Energy - BUY e target price confermati in un contesto di rinnovamento
Sistemi XL, EPC ed export tracciano la rotta: per gli analisti si tratta di una transizione verso un punto di svolta

Ricavi deboli ma redditività in miglioramento nel primo semestre 2025, in un contesto di profondo cambiamento del business che porta a guardare con fiducia al futuro. E' quanto emerge dalla nuova nota di Websim Corporate Research relativa a Energy.
Parliamo di un gruppo che, secondo gli analisti, possiede "asset e know-how distintivi", tali da "posizionarsi tra i principali operatori nel settore dell’ingegnerizzazione, sviluppo e realizzazione di sistemi di accumulo energetici di elevata capacità e potenza, con un presidio diretto non solo sulla produzione di batterie (celle escluse), ma anche su elettronica, cloud e cybersecurity". In sostanza, le sue tecnologie sono utili non solo per stoccare l'energia, ma anche per gestire i flussi in maniera innovativa, sicura e intelligente.
I due volti del primo semestre
Il primo semestre si è chiuso con ricavi netti e valore della produzione in calo rispettivamente del 36,5% e del 27,5% sullo stesso periodo dell’anno precedente, pari a 12,1 milioni e 14,3 milioni di euro. Ma "nonostante la contrazione del giro d’affari, la società è riuscita a ridurre sensibilmente le perdite operative" (Ebitda -0,4 milioni di euro rispetto a -3,2 milioni dei primi sei mesi 2024), grazie "al riallineamento del valore del magazzino effettuato lo scorso anno e a un product mix più remunerativo".
Una metamorfosi guidata da sistemi XL, EPC ed export
Sistemi XL, attività EPC (Engineering, Procurement and Construction) ed export sono "i tre driver evolutivi capaci di cambiare le regole del gioco", all'interno di un percorso che prosegue "verso prodotti, mercati e canali di distribuzione complementari rispetto a quelli originariamente centrali nel modello di business.
In particolare, "in soli 24 mesi", le tecnologie di taglio extra-large "hanno visto crescere il loro contributo ai ricavi consolidati fino al 26% (dal 5% nel primo semestre 2023)". L'effetto traino è arrivato anche dal canale distributivo EPC, raddoppiato su base annua, e dai mercati extra Unione Europea (0,4 milioni contro precedenti 0,1 milioni).

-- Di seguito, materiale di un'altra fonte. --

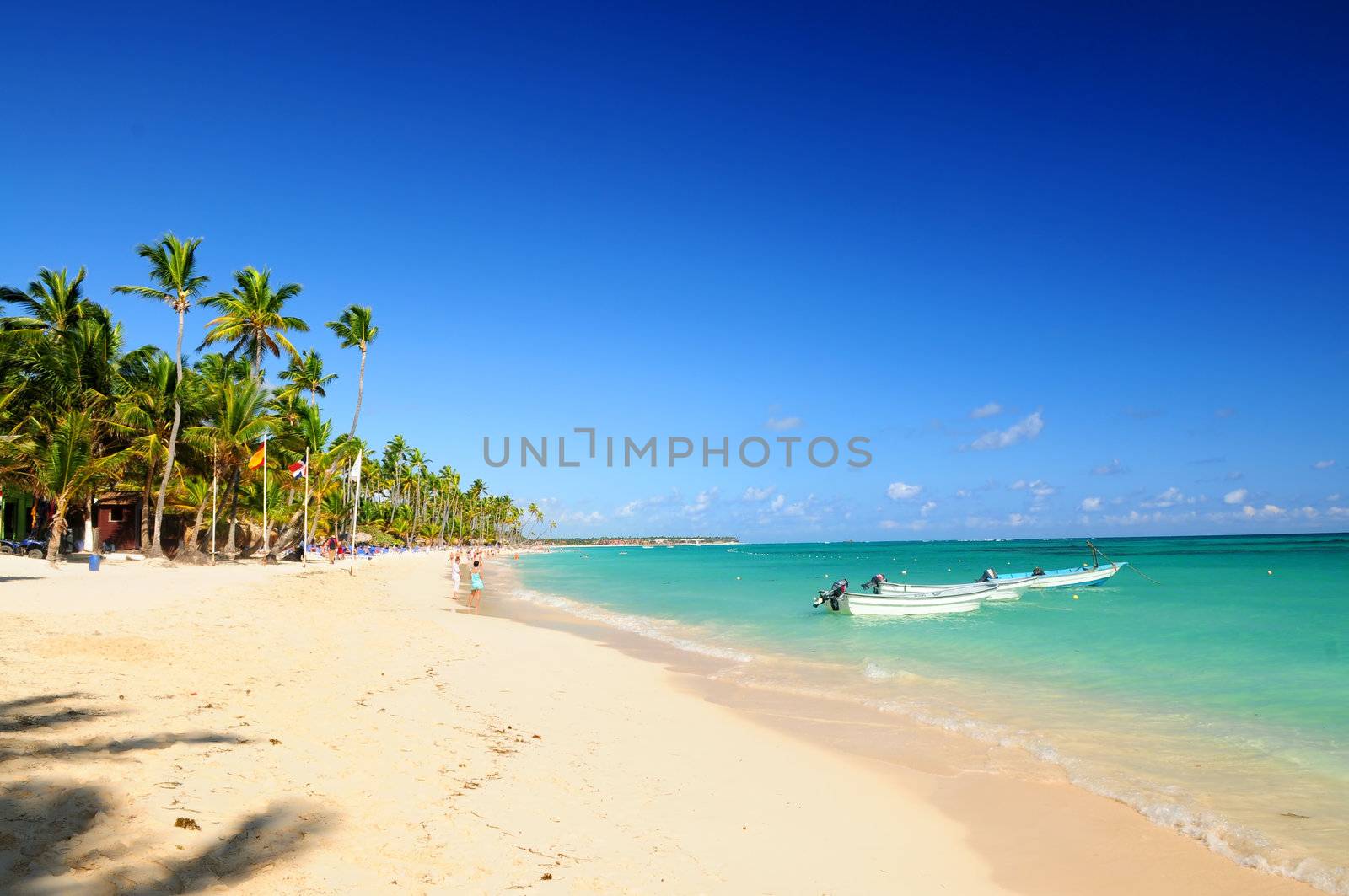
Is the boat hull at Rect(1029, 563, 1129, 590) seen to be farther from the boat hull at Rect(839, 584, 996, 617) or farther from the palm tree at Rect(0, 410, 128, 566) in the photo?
the palm tree at Rect(0, 410, 128, 566)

Questa evoluzione, secondo Websim Corporate, "ha consentito al gruppo Energy di accreditarsi nel segmento di mercato a più alta prospettiva di crescita, riducendo al contempo la dipendenza dal segmento residenziale, in difficoltà a seguito del venir meno del Superbonus".
Stime: non ci sono grandi sorprese
Gli analisti hanno spiegato che, pur avendo mediamente ridotto le stime di vendite per il triennio 2025-2027 di oltre il 20%, "abbiamo sostanzialmente confermato le proiezioni di Ebitda e ridotto solo marginalmente le stime di utile". In particolare, sono state ribadite "le aspettative di una chiusura dell’esercizio fiscale corrente con un Ebitda lievemente positivo, mentre è atteso un ritorno a una redditività operativa a doppia cifra già a partire dal prossimo esercizio".
Raccomandazione BUY e target price confermati
Gli esperti hanno dunque concluso reiterando la visione positiva sul titolo (BUY) e confermando il target price a 1,40 euro per azione, "invariato in virtù della sostanziale conferma delle stime operative".